> I’d be curious to see how hardware stacks up against events/second end2end as well.
That heavily depends on which part of the stack you are looking at. (Event ingestion, processing, load balancers, databases etc.). There is a lot less hardware there than one would imagine ;)
All event processing (currently) takes place on three 32 core Xeon machines. But it has seen much worse days when we had many more before we optimized critical paths. Likewise what we have now is pretty chill, but we need to also consider the case where a worker drops entirely from the pool so these are over-provisioned for the amount of work they each take.
The data layer is probably more interesting from a scaling point of view in general since it's harder to scale, but it's also not exactly a point we're particularly happy with. There is already a comment from david (zeeg) on this post going into our plans there.

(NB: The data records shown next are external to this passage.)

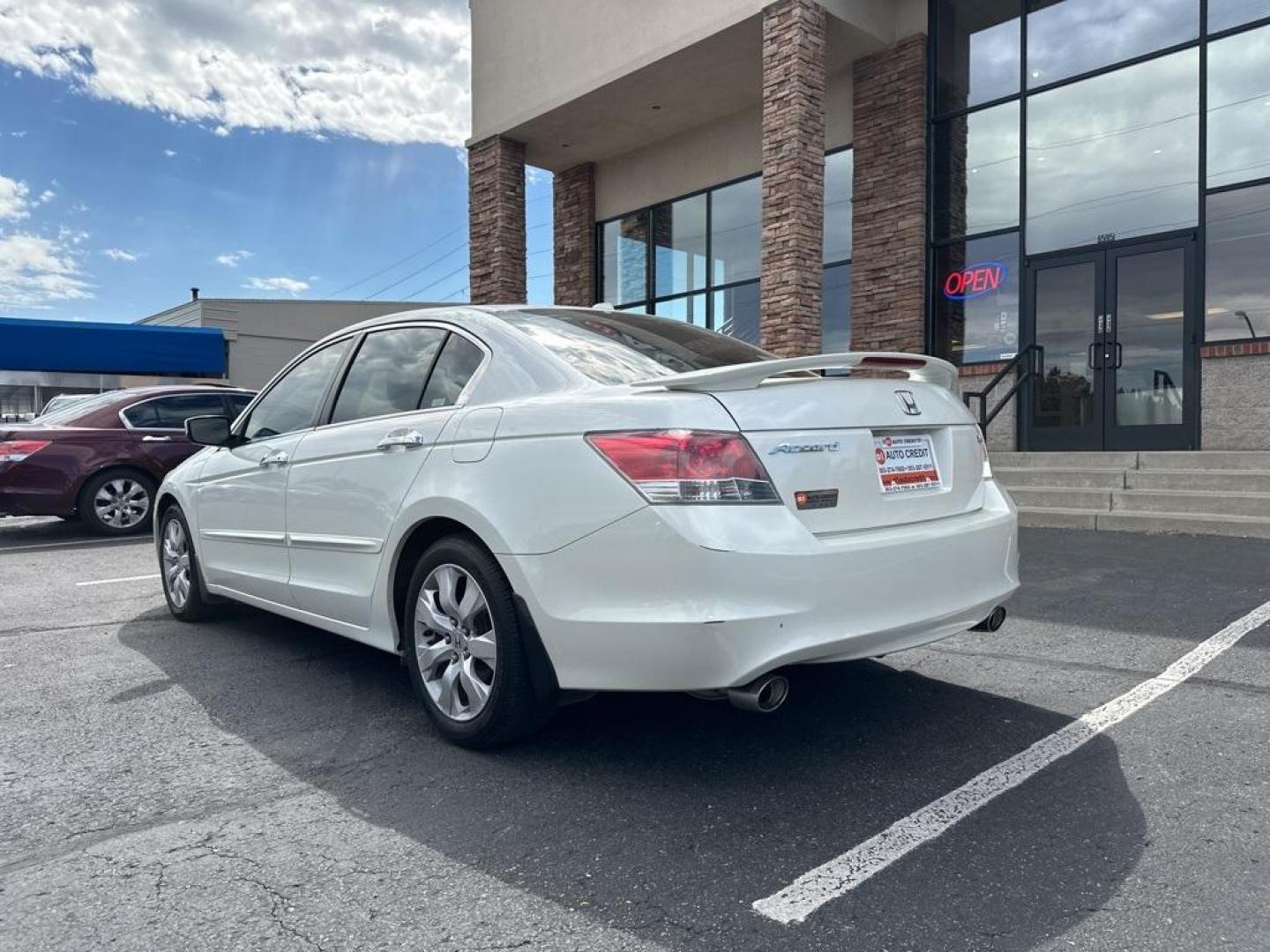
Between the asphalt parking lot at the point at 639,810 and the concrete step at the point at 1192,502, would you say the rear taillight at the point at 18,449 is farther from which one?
the concrete step at the point at 1192,502

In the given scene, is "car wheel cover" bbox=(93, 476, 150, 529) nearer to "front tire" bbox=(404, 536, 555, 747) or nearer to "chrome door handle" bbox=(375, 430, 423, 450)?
"chrome door handle" bbox=(375, 430, 423, 450)

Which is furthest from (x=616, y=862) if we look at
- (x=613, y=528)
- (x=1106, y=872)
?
(x=1106, y=872)

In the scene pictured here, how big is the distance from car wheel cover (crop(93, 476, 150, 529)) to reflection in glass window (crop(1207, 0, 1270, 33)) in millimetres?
12720

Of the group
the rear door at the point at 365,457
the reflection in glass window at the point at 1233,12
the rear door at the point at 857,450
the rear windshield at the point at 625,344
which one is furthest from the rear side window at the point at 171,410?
the reflection in glass window at the point at 1233,12

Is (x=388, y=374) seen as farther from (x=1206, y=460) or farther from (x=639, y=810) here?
(x=1206, y=460)

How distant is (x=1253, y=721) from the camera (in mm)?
3258

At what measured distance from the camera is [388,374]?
3869mm

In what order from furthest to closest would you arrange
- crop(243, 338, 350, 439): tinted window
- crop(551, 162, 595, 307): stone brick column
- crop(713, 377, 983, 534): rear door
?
crop(551, 162, 595, 307): stone brick column → crop(243, 338, 350, 439): tinted window → crop(713, 377, 983, 534): rear door

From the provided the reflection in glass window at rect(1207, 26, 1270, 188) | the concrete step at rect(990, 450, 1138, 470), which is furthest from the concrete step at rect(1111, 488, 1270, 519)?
the reflection in glass window at rect(1207, 26, 1270, 188)

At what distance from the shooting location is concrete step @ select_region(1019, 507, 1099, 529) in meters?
8.47

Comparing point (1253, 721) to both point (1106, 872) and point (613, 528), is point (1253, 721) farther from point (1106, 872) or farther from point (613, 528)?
point (613, 528)

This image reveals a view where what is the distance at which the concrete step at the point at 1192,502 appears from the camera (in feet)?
25.5

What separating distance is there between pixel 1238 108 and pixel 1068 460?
13.8 feet

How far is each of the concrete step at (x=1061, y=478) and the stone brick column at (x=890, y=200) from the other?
296 cm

96 core to process 10K complex event/s sounds quite impressive given the kind of analysis you seem to have to do. Did sentry used to have all the stack trace, local variable data originally or that kind of extensive processing a more recent development? I am more used to Java where the basic stack trace is provided by the VM and I assume processing those are much simpler than some of the user kind of events?
> All event processing (currently) takes place on three 32 core Xeon machines. But it has seen much worse days when we had many more before we optimized critical paths.
Finally I could understand what kind of efficiency you guys have. Not bad at all I’d say though not exactly “high load miracle” the article title would imply.
I'm not sure what the article how the article implies a "high load miracle". But we are quite proud about the efficiency gains and some of our solutions for the problems we encounter I think.
In fact that would be the single most interesting point.
At least a ballpark of say around 20 machines with recent Xeons with ~ X gb ram to process say those 8k/sec.
P.S. In fact calculation were fairly lax and it should closer to 10k/s.